Perl vs Shell Scripts

Last week, I posted on my Other Blog about how I still prefer to use tcsh for my interactive shell.  Of course, I maintained that bash was the only real choice for shell scripts.

But then this brings us to another interesting point.  I, of course, am a Perl programmer.  A choice between Perl and shell scripts is not like a choice between C++ programs and shell scripts.  Back when I was a C++ programmer, there was no question but that some tasks should be done in bash (or, actually, I was using ksh back in those days).  But Perl is quite different: it’s not only the case that Perl can do anything that bash can do (that’s true of C++ as well), but Perl can also do it just as easily.  Perl is often considered a scripting language, and, while we could argue about whether that’s true or not due to the fact that Perl is compiled while bash is not, we can’t (and shouldn’t) argue that deploying a Perl program is as easy as deploying a shell script, and that’s part of what being a “scripting language” entails.

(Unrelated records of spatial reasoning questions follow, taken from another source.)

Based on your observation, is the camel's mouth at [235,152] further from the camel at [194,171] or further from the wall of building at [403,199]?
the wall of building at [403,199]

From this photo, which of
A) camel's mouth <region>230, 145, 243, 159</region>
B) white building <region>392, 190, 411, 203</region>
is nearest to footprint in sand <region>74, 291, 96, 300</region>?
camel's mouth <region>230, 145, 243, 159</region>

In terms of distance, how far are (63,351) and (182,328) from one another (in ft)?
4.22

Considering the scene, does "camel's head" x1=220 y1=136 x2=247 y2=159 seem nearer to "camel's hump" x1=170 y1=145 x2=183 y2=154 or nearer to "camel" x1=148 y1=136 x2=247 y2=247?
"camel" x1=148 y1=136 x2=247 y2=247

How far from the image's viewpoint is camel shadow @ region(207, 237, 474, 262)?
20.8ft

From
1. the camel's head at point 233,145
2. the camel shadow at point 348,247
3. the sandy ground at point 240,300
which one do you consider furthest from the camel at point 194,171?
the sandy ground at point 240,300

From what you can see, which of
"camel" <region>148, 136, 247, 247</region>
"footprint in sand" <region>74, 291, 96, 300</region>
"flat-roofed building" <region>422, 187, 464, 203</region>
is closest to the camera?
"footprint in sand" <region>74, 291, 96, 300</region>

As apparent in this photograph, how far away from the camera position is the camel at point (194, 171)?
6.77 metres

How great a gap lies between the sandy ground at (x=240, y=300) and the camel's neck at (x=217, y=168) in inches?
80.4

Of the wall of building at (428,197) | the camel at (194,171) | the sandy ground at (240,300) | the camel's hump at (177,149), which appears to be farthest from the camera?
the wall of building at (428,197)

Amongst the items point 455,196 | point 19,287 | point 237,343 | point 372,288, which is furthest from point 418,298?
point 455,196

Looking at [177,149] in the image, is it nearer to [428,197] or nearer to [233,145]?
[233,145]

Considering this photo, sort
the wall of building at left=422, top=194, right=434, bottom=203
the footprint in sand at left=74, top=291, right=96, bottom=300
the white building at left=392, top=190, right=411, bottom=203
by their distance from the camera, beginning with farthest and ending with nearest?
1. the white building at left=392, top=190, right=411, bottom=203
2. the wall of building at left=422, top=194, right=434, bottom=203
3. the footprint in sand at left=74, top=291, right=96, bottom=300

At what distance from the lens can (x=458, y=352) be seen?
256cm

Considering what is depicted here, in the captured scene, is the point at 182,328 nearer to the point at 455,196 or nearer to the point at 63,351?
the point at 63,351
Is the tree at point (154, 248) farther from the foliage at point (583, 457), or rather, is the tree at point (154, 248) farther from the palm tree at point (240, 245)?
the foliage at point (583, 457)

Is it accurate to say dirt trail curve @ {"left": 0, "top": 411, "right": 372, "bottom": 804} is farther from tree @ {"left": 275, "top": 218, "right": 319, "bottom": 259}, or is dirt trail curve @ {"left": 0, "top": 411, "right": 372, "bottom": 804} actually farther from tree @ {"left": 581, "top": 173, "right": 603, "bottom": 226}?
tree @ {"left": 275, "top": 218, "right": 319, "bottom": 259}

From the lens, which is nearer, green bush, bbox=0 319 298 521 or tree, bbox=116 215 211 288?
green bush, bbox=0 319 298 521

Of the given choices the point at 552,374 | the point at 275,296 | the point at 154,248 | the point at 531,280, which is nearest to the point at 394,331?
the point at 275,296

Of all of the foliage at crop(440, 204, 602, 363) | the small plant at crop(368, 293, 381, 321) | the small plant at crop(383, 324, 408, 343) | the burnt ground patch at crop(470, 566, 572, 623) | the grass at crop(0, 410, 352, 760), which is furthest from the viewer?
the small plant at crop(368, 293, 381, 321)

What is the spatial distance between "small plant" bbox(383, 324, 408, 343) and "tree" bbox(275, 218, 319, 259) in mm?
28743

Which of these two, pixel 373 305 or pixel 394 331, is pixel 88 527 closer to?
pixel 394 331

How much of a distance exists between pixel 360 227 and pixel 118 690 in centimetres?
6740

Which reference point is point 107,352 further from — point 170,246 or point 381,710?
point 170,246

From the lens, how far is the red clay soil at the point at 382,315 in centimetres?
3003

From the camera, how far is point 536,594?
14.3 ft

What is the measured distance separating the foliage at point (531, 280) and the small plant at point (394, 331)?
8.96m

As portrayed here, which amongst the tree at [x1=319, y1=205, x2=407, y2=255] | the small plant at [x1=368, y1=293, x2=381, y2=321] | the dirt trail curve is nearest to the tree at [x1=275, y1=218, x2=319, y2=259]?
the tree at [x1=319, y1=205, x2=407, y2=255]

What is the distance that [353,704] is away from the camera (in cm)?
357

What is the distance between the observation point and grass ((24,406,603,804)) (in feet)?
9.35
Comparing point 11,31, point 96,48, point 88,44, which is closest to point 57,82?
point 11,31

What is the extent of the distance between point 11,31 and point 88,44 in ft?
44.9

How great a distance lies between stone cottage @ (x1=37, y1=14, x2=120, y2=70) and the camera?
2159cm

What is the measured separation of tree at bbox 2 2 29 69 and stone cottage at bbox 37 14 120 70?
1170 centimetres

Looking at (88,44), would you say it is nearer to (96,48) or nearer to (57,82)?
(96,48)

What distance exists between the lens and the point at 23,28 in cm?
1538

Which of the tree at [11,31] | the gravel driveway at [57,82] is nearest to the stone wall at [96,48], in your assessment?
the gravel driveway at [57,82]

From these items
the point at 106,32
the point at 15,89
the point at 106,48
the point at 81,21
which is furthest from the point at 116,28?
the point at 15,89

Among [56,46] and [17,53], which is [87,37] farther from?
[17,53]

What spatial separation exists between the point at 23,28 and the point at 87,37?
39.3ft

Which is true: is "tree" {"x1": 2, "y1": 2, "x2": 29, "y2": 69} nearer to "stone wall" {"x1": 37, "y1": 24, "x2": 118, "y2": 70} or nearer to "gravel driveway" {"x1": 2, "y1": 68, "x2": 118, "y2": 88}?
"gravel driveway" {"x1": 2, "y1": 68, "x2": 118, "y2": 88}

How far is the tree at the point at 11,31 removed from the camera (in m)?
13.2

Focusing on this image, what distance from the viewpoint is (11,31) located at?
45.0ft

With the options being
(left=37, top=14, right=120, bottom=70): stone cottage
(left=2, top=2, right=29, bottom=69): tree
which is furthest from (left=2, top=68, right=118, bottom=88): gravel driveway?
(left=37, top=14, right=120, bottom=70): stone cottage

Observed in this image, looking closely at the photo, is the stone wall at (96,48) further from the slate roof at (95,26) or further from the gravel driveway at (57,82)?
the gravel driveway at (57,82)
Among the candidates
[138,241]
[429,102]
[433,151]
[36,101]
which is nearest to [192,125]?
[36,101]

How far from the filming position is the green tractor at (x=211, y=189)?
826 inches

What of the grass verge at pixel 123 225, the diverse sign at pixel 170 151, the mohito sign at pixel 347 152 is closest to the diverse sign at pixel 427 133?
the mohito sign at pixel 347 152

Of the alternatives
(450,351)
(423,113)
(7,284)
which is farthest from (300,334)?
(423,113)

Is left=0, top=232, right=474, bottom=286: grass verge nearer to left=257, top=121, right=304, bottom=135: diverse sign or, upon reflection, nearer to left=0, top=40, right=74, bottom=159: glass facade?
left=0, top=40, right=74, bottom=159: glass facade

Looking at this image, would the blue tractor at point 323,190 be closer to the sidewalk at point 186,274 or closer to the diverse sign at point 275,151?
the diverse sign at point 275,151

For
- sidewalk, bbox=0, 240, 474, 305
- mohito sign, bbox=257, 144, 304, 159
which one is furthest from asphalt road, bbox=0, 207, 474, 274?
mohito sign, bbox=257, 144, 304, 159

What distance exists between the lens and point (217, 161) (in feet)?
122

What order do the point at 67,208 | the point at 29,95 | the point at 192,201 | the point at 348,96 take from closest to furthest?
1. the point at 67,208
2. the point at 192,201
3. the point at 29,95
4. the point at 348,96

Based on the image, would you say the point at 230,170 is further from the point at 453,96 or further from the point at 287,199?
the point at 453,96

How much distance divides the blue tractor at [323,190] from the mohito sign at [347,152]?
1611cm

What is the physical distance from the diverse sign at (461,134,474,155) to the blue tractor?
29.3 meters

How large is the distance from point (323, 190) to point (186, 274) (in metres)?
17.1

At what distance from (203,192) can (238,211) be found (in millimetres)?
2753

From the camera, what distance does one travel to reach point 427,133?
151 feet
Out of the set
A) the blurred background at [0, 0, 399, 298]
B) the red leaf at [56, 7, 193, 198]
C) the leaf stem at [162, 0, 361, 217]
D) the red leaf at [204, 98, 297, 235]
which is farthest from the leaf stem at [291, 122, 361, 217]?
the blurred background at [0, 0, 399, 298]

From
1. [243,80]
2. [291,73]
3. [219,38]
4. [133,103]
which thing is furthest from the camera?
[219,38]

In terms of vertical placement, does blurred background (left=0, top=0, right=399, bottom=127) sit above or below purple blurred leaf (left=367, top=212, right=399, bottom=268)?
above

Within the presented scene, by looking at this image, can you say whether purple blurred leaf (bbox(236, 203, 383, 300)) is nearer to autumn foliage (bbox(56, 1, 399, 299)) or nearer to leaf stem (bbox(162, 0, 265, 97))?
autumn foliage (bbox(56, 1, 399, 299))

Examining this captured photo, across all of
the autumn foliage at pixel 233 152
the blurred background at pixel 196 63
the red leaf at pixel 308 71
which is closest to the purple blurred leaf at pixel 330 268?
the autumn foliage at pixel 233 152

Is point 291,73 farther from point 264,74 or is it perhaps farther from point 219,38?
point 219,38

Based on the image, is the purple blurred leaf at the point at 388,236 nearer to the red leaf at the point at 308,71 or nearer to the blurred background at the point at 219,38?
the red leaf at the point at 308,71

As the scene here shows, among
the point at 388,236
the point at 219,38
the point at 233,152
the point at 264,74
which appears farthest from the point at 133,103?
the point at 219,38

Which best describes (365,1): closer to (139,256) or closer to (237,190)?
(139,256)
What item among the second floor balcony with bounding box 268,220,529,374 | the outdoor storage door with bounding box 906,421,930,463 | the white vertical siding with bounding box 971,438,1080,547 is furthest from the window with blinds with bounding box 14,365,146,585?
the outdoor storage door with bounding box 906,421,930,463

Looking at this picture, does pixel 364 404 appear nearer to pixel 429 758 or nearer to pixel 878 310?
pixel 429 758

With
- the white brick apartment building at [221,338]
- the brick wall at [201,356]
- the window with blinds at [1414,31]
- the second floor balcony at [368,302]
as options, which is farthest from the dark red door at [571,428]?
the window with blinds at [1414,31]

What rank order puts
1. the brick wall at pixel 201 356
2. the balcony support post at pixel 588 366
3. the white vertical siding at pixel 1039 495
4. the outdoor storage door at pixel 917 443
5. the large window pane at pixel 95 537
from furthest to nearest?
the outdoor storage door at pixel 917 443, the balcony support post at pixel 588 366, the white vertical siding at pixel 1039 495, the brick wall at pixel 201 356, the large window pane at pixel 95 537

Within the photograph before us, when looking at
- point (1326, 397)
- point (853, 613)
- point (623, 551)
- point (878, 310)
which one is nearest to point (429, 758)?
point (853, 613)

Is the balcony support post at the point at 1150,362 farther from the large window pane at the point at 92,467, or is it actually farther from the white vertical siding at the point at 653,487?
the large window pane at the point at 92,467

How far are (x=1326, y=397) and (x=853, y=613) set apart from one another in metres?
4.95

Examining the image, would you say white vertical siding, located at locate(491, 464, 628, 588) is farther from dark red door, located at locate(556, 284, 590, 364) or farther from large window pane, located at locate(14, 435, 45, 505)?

But, in the end, I still, sometimes, choose to use bash over Perl, for certain tasks.  I suppose you could argue there’s a certain amount of inertia involved: I got used to doing certain types of things with shell scripts back when my only other (viable) option was C++, or maybe awk.  But the comparison to awk is quite appropriate.  Before I learned Perl, I used awk a lot.  Nowadays ... hardly ever.  I certainly would never use awk inside a shell script: it would always be Perl there.  At the command line, I still occasionally type awk when I mean perl, but it happens less and less often, and more and more I find myself just giving up on awk before I even get to the end of the line.  Perl just really completely replaces awk.

But not bash.

Recently I was doing a personal scripting task (it involved fiddling around with MP3s, if you’re curious).  I started out doing it in bash, and then ended up ripping it apart about halfway through and starting over in Perl.  I had just made a bad decision on that particular task.  But, while I was cursing myself out for not just using Perl in the first place, it occurred to me that maybe I ought to try to articulate the places where bash really is (or might be) better.  If I had a checklist, maybe I could more easily identify where to put my efforts in from the get-go.  If I had a checklist, and I posted it here on this blog, maybe even you other Perlites would come along and tell me why I’m wrong, and maybe I’ll learn something. ;->

For the impatient, the executive precis is this: I generally write bash scripts for tasks which are essentially job control scripts.  Yes, Perl can call external programs just as well as any shell script can, but there are a few things bash gives us which Perl doesn’t.  This is not surprising, really: bash (as ksh before it, and the venerable sh before that) was basically invented for doing job control.  What sh lacked in that department, csh filled in, and then ksh and bash backported.  Perl has other foci.  Personally, I’m okay with Perl not being the answer for every job.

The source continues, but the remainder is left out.